> **Material shown**:
........
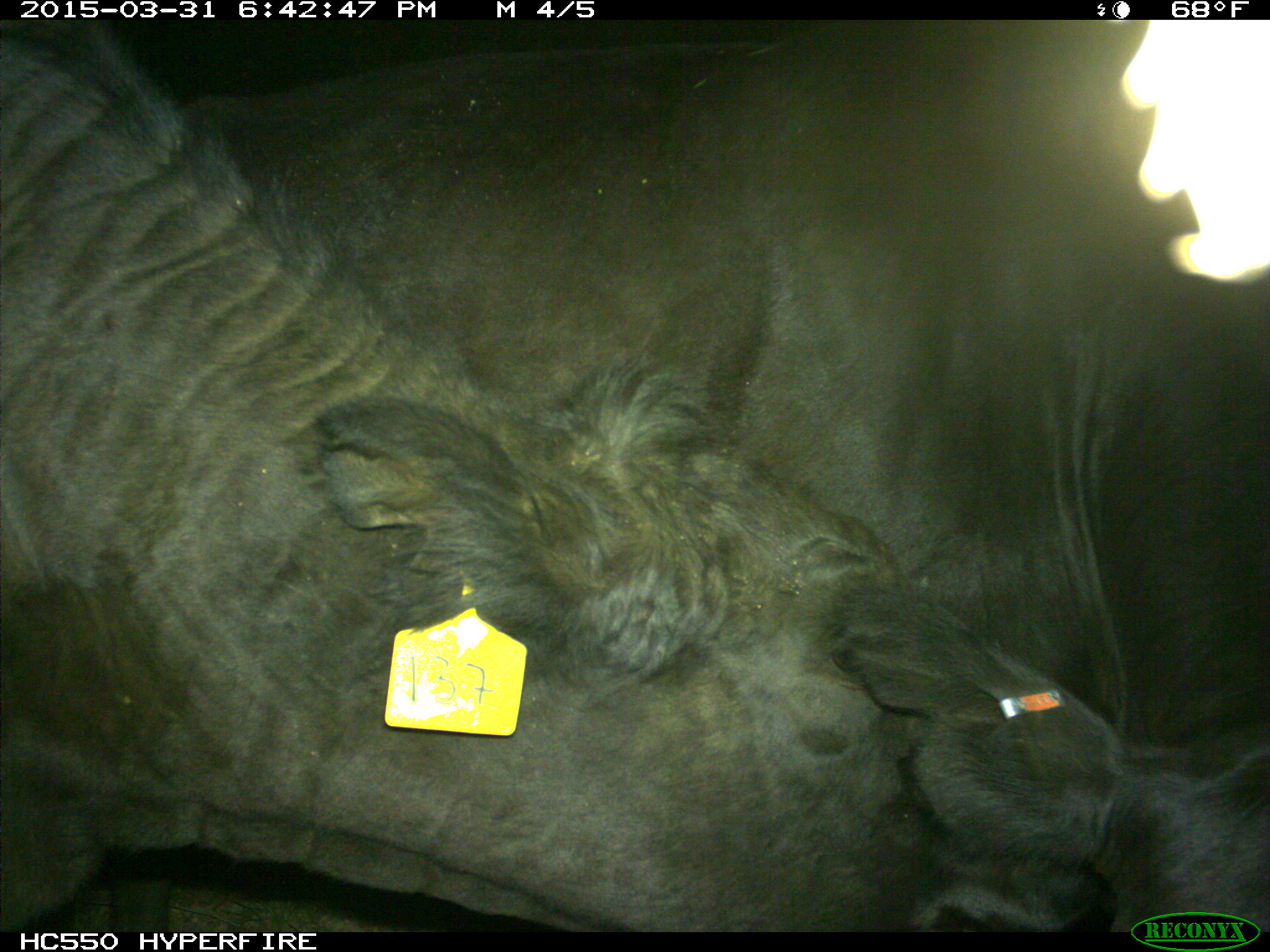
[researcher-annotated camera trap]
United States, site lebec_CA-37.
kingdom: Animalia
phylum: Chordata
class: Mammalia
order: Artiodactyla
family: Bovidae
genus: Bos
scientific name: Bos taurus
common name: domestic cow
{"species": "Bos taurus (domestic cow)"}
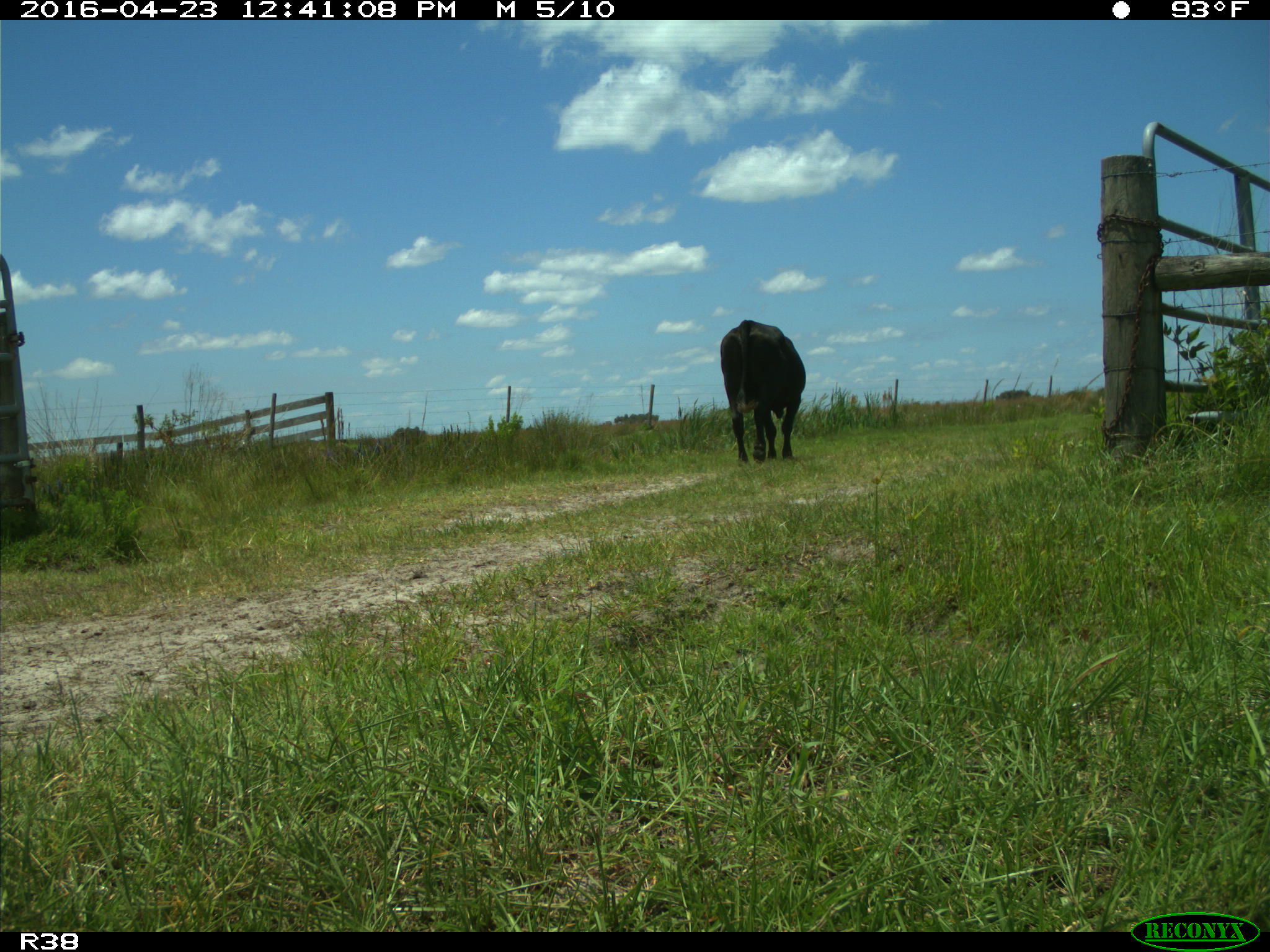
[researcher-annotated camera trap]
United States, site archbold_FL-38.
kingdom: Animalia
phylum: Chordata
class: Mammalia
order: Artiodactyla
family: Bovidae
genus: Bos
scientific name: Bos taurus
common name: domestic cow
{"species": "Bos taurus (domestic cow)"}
........
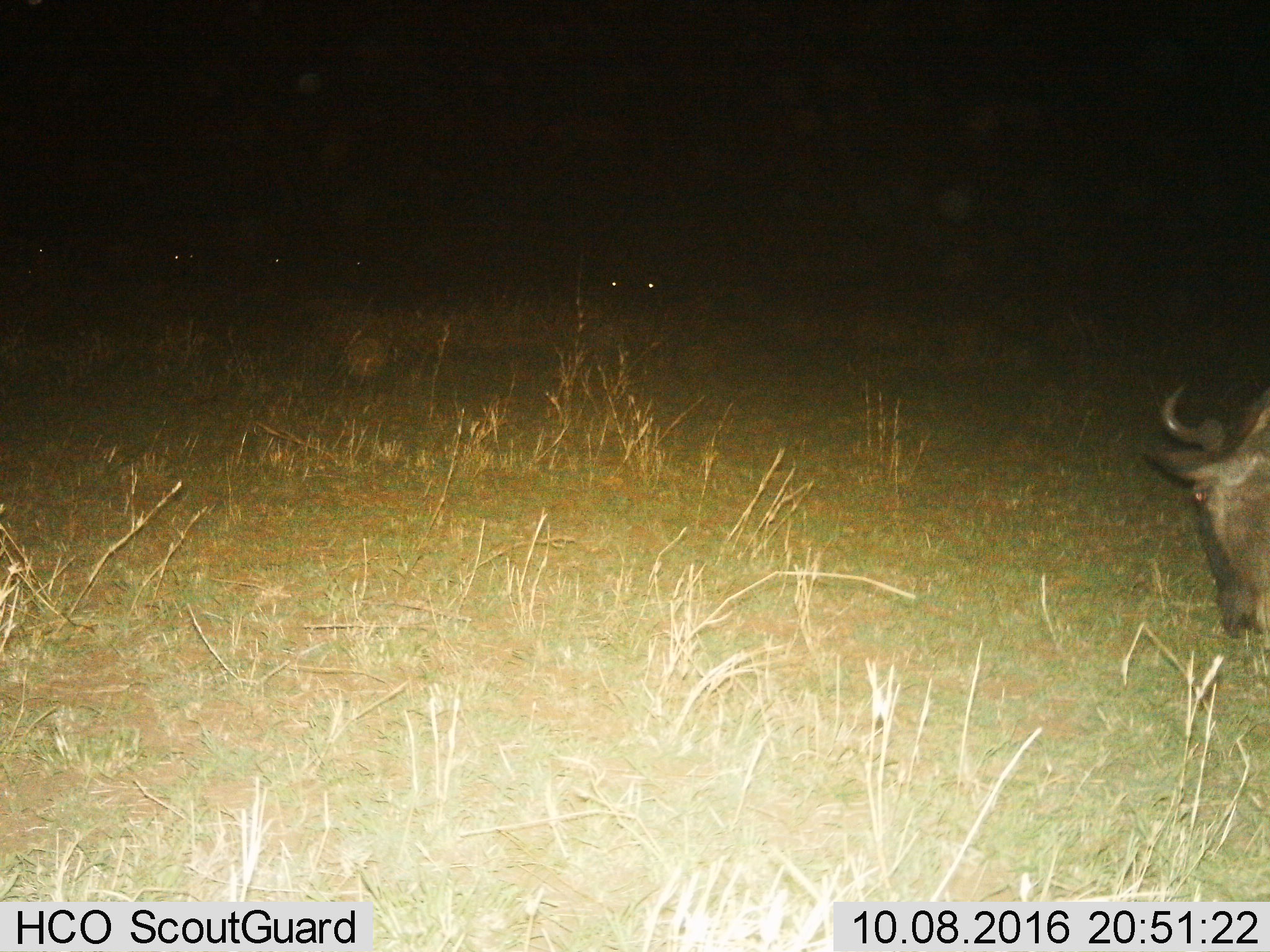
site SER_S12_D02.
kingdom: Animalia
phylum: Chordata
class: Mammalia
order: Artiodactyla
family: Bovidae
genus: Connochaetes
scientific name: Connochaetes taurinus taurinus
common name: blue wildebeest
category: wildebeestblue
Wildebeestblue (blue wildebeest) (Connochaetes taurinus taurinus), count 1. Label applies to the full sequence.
........
> **Task instructions**: The lines holding the word "site" are the answer. Pull them out of the records and copy them.

> **Solution below**:
United States, site lebec_CA-37.
United States, site archbold_FL-38.
site SER_S12_D02.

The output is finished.